Eu sei que sempre vai ser diferente. Crê-se na multiplicidade das pessoas, esquece-se da dos sentimentos. Assim, as possibilidades aumentariam. Nada do que idealizaríamos estaria ao alcance do possível, e tudo sumiria do futuro.
Comparo sentimentos. Me entendo melhor assim, mesmo que pouco. Certa vez me peguei comparando um sentimento meu por uma pessoa, com o que eu sinto pela lua.
Gosto muito da lua. Primeiro porque a ela é inteligente: saber usar sutilmente a luz do sol para si, sem roubá-la dele. Segundo: ela nunca é a mesma, muda de faces. Visto meu enjoo rápido e exagerado por tudo, isso ajuda muito. Terceiro: ela exala mistério e brilho. E, como se tudo isso não bastasse, ela é estupidamente linda. Então, lembrei de uma pessoa.

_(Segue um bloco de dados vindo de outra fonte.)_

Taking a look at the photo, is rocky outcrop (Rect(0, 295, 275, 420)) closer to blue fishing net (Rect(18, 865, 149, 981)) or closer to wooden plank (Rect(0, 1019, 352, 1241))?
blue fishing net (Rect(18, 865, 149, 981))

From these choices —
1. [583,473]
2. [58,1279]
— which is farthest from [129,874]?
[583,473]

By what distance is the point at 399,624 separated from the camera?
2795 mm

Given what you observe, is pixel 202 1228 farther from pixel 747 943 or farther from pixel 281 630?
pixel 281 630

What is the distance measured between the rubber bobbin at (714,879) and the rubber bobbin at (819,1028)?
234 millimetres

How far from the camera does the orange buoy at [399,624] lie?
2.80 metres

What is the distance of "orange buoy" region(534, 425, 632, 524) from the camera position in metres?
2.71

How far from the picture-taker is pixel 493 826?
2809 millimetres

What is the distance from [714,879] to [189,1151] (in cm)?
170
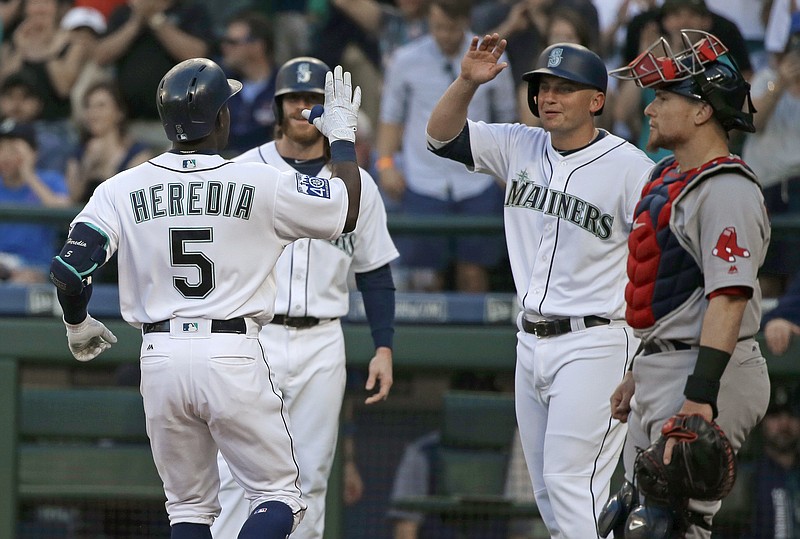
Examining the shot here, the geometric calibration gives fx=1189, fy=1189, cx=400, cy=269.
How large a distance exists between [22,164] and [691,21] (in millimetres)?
3989

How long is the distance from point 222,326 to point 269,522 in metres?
0.65

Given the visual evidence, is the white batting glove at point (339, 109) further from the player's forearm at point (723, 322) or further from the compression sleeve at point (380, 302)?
the player's forearm at point (723, 322)

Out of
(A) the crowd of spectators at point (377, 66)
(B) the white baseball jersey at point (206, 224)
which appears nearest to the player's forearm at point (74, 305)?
(B) the white baseball jersey at point (206, 224)

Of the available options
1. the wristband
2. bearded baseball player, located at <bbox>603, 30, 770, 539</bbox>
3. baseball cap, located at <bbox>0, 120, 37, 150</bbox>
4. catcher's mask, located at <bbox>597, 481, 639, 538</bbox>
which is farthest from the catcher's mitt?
baseball cap, located at <bbox>0, 120, 37, 150</bbox>

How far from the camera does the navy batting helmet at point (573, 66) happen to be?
4.32 metres

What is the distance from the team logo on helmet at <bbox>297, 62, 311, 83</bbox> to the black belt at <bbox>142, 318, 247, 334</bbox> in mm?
1364

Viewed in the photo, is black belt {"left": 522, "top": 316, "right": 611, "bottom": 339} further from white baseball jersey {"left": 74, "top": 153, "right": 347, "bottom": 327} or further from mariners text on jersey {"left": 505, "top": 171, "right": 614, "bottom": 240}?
white baseball jersey {"left": 74, "top": 153, "right": 347, "bottom": 327}

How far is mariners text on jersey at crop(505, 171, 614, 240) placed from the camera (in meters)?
4.33

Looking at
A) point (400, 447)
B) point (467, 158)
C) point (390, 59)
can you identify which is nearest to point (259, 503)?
point (467, 158)

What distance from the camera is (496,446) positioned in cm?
584

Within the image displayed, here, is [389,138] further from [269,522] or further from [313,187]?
[269,522]

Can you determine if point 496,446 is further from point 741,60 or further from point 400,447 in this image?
point 741,60

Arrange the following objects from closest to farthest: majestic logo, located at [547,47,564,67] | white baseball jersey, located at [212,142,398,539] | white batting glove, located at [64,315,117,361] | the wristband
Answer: white batting glove, located at [64,315,117,361] → majestic logo, located at [547,47,564,67] → white baseball jersey, located at [212,142,398,539] → the wristband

Eu a vejo e a admiro quando ela está ali, estampada no céu. Eu a amo, e confesso-a. Conto meus segredos íntimos, procuro-nos em canções, ignoro as estrelas, o céu e todo o resto do elenco que faz parte do seu espetáculo. Porém, só quando ela está ali. Quando ela vai embora leva tudo consigo, inclusive as lembranças.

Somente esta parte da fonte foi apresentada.